On NuSTAR, this is accomplished with two barrels of nested mirrors, each
containing 133 shells, which reflect the X-rays to the back of the
telescope. Because the reflecting angle is so shallow, the distance
between the mirrors and the detectors is long. This is called the focal
length, and it is maintained by NuSTAR's mast.
The fully extended mast is too large to launch in the lower-cost rockets
required for relatively inexpensive Small Explorer class missions like
NuSTAR. Instead NuSTAR launched on its Orbital Science Corporation's
Pegasus rocket tucked inside a small canister. This rocket isn't as
expensive as its bigger cousins because it launches from the air, with
the help of a carrier plane, the L-1011 "Stargazer," also from Orbital.

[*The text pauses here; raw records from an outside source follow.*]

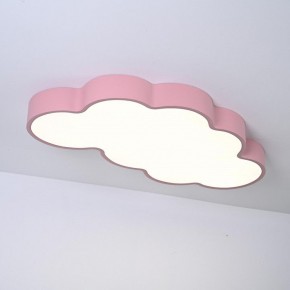 Накладной светильник Imperiumloft CLOUD Розовый CLOUD01 в Воткинске - votkinsk.ok-mebel.com | фото 6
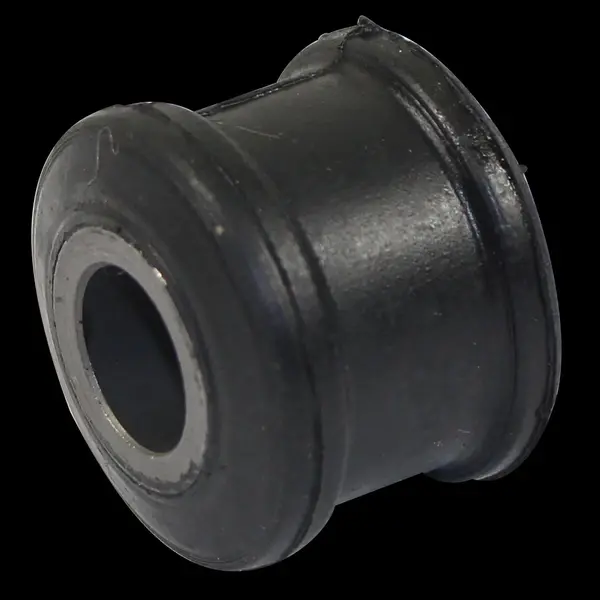Bucsa, bara stabilizatoare RINGER 1120015136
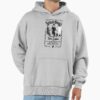 ssrcooversized hoodiemens 01heather greyfrontsquare productx1000 6 - Bungo Stray Dogs Shop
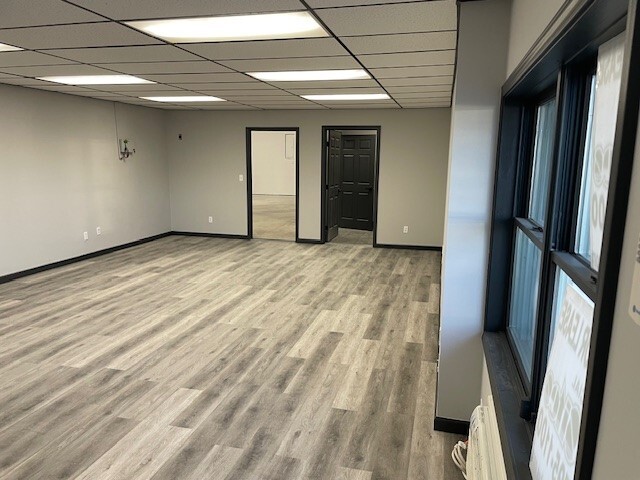 More Photos Of 8858-8898 Louisiana St, Merrillville Light Distribution For Lease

NuSTAR is a Small Explorer mission led by the California Institute of
Technology in Pasadena and managed by JPL for NASA's Science Mission
Directorate in Washington. The spacecraft was built by Orbital Sciences
Corporation, Dulles, Va. Its instrument was built by a consortium
including Caltech; JPL; the University of California, Berkeley; Columbia
University, New York; NASA's Goddard Space Flight Center, Greenbelt,
Md.; the Danish Technical University in Denmark; Lawrence Livermore
National Laboratory, Livermore, Calif.; and ATK Aerospace Systems,
Goleta, Calif. NuSTAR will be operated by UC Berkeley, with the Italian
Space Agency providing its equatorial ground station located at Malindi,
Kenya. The mission's outreach program is based at Sonoma State
University, Rohnert Park, Calif. NASA's Explorer Program is managed by
Goddard. JPL is managed by Caltech for NASA.